▸ DESCRIPTION OF THE TASK: Pictures do not belong in the copy; retype the records below exactly.

▸ DATA SUPPLIED:

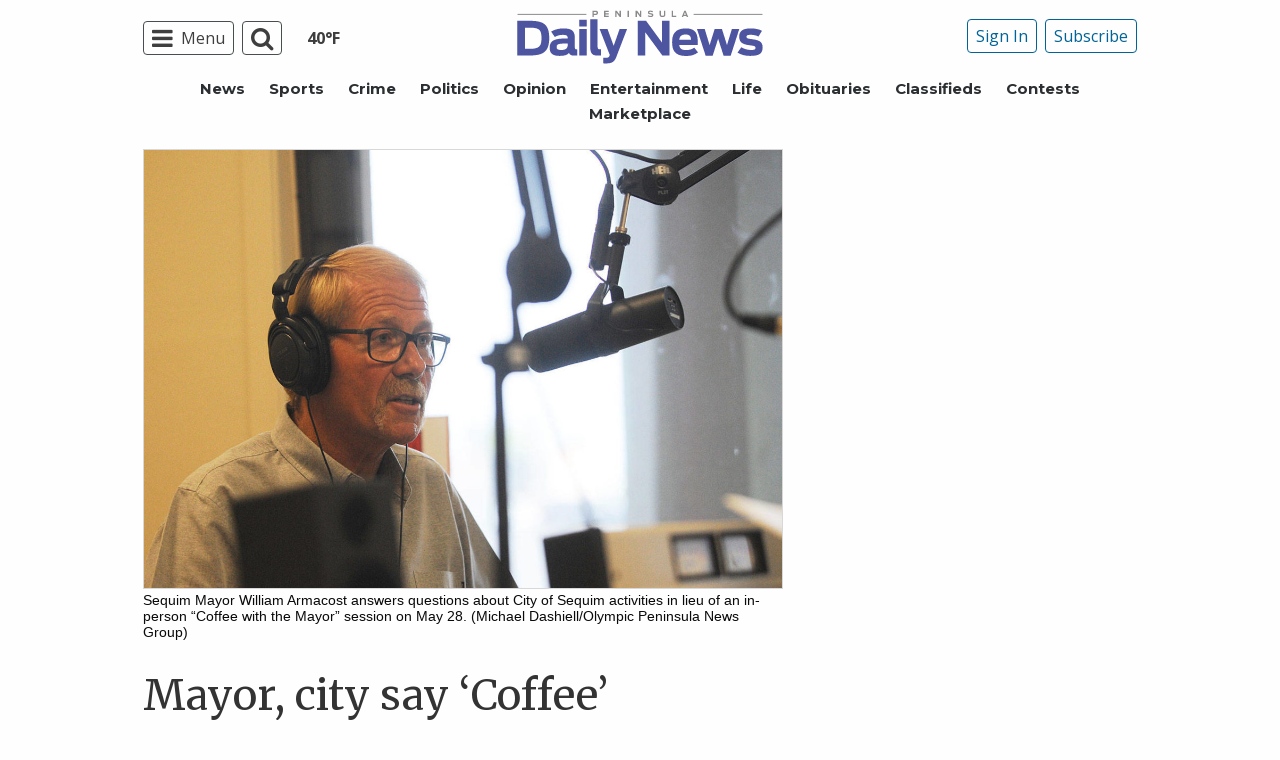

--- FILE ---
content_type: text/html; charset=utf-8
request_url: https://www.google.com/recaptcha/api2/aframe
body_size: 264
content:
<!DOCTYPE HTML><html><head><meta http-equiv="content-type" content="text/html; charset=UTF-8"></head><body><script nonce="Xuflb71gMdQPAuyssyYttw">/** Anti-fraud and anti-abuse applications only. See google.com/recaptcha */ try{var clients={'sodar':'https://pagead2.googlesyndication.com/pagead/sodar?'};window.addEventListener("message",function(a){try{if(a.source===window.parent){var b=JSON.parse(a.data);var c=clients[b['id']];if(c){var d=document.createElement('img');d.src=c+b['params']+'&rc='+(localStorage.getItem("rc::a")?sessionStorage.getItem("rc::b"):"");window.document.body.appendChild(d);sessionStorage.setItem("rc::e",parseInt(sessionStorage.getItem("rc::e")||0)+1);localStorage.setItem("rc::h",'1769472125502');}}}catch(b){}});window.parent.postMessage("_grecaptcha_ready", "*");}catch(b){}</script></body></html>

--- FILE ---
content_type: application/javascript; charset=utf-8
request_url: https://fundingchoicesmessages.google.com/f/AGSKWxX10IqDVz3CRxrLNiq4J6JFZrp_xCfTWUS8HLcc-nmWI7C0dIpMKOd5CVF7N-pZ6ZLW9KY7OsmyHhOlsI-CVRmOSr1OJx09twYb32TMAyb-X2DJyX3cm7eIZOtrWghWlpYHc_bpkga4frZD-JaTmM8rp-m9FpoNuzyn5MMBLFmuCinhPtkvFNVF8GKF/_/adfunctions./rotatedads1./eplanningv4./04/ads-/special_ad.
body_size: -1285
content:
window['e1414245-61ac-466c-a3b5-73cceb9725bd'] = true;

▸ COMPLETED TASK:
--- FILE ---
content_type: text/html; charset=utf-8
request_url: https://www.google.com/recaptcha/api2/aframe
body_size: 264
content:
<!DOCTYPE HTML><html><head><meta http-equiv="content-type" content="text/html; charset=UTF-8"></head><body><script nonce="Xuflb71gMdQPAuyssyYttw">/** Anti-fraud and anti-abuse applications only. See google.com/recaptcha */ try{var clients={'sodar':'https://pagead2.googlesyndication.com/pagead/sodar?'};window.addEventListener("message",function(a){try{if(a.source===window.parent){var b=JSON.parse(a.data);var c=clients[b['id']];if(c){var d=document.createElement('img');d.src=c+b['params']+'&rc='+(localStorage.getItem("rc::a")?sessionStorage.getItem("rc::b"):"");window.document.body.appendChild(d);sessionStorage.setItem("rc::e",parseInt(sessionStorage.getItem("rc::e")||0)+1);localStorage.setItem("rc::h",'1769472125502');}}}catch(b){}});window.parent.postMessage("_grecaptcha_ready", "*");}catch(b){}</script></body></html>

--- FILE ---
content_type: application/javascript; charset=utf-8
request_url: https://fundingchoicesmessages.google.com/f/AGSKWxX10IqDVz3CRxrLNiq4J6JFZrp_xCfTWUS8HLcc-nmWI7C0dIpMKOd5CVF7N-pZ6ZLW9KY7OsmyHhOlsI-CVRmOSr1OJx09twYb32TMAyb-X2DJyX3cm7eIZOtrWghWlpYHc_bpkga4frZD-JaTmM8rp-m9FpoNuzyn5MMBLFmuCinhPtkvFNVF8GKF/_/adfunctions./rotatedads1./eplanningv4./04/ads-/special_ad.
body_size: -1285
content:
window['e1414245-61ac-466c-a3b5-73cceb9725bd'] = true;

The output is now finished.